EXCERPT TO READ: Begin
# Bells on goats?



## Erik_L (Nov 27, 2012)

What are your opinions?

I'm picking up my first three goats this evening (yea & watch for pics later). I plan to bell the oldest goat, a yearling Spanish/Boer) who I presume will be herd queen and voted "most likely to jump the fence and wander into the woods". LoL. What about the other two? They are 12 week old Boer girls. Do I bell all of them or just keep the bell on the leader?

Thanks,

Erik - twitter @Erik_L1965


----------



## elchivito (Apr 18, 2010)

Whichever ones you bell, I'd advise breakaway chain collars. I'm very leery of collars on goats. 
http://hoeggerfarmyard.com/xcart/Plastic-Chain-Collar.html


----------



## nchen7 (Feb 25, 2013)

ooohhh!!! congrats on your new goats! can't wait to see the pictures! you've been talking about your pending babies for a while...I don't know how you've been able to hold out for so long!

as for bells, it all depends on if you want to hear where they are all the time. maybe start with bells and see how you like them?


----------



## MsScamp (Feb 1, 2010)

I don't put collars of any kind on my goats - in the pen or outside of it. Too much risk of them getting it caught and hanging themselves, or of another goat getting a foot or horn in it.


----------



## GTAllen (Jul 22, 2012)

GoatCrazy said:


> I don't put collars of any kind on my goats - in the pen or outside of it. Too much risk of them getting it caught and hanging themselves, or of another goat getting a foot or horn in it.
EXCERPT TO READ: End
DATA EXTRACT: Begin
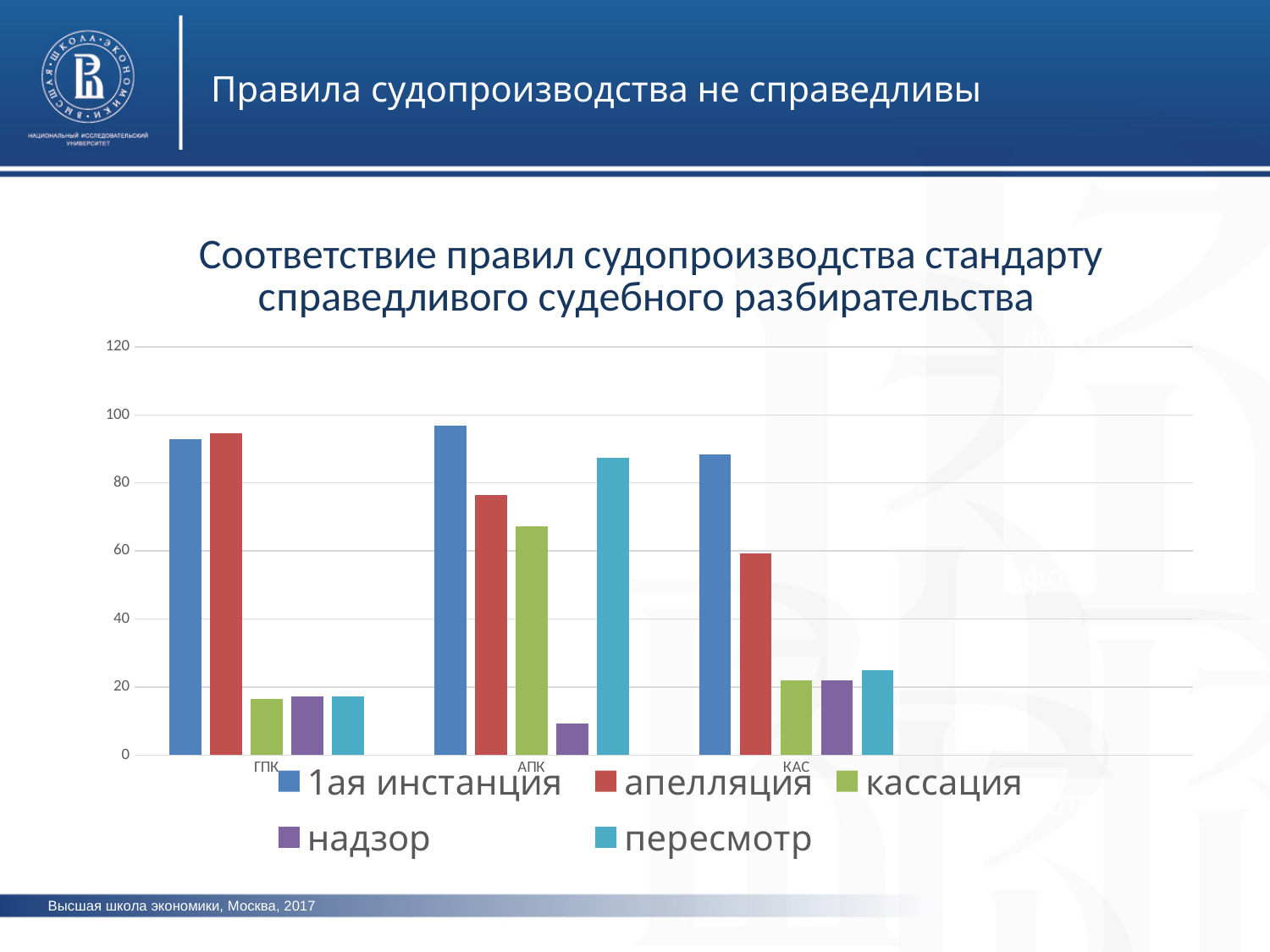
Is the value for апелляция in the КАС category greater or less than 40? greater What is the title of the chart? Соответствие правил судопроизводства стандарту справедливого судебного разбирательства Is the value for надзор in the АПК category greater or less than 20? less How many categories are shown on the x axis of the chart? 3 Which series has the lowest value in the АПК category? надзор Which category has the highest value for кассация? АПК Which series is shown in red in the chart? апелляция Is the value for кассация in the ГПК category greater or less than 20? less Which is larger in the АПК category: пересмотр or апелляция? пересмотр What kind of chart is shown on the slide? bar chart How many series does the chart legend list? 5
DATA EXTRACT: End
[WORK ORDER 1] From the goat-bell thread, extract the passage from "What are your" up to and including "on the leader?".
[WORK ORDER 2] In the goat-bell thread, why does MsScamp refuse to put collars on her goats?
[WORK ORDER 3] According to the goat-bell thread, how old are Erik's two Boer girls?
The lines are separate material and have nothing to do with the goat-bell thread.

[RESPONSE AREA 1]
What are your opinions?

I'm picking up my first three goats this evening (yea & watch for pics later). I plan to bell the oldest goat, a yearling Spanish/Boer) who I presume will be herd queen and voted "most likely to jump the fence and wander into the woods". LoL. What about the other two? They are 12 week old Boer girls. Do I bell all of them or just keep the bell on the leader?

[RESPONSE AREA 2] She considers the risk too high. A goat could catch its collar on something and hang itself, or another goat could get a foot or horn caught in it.

[RESPONSE AREA 3] They are 12 weeks old.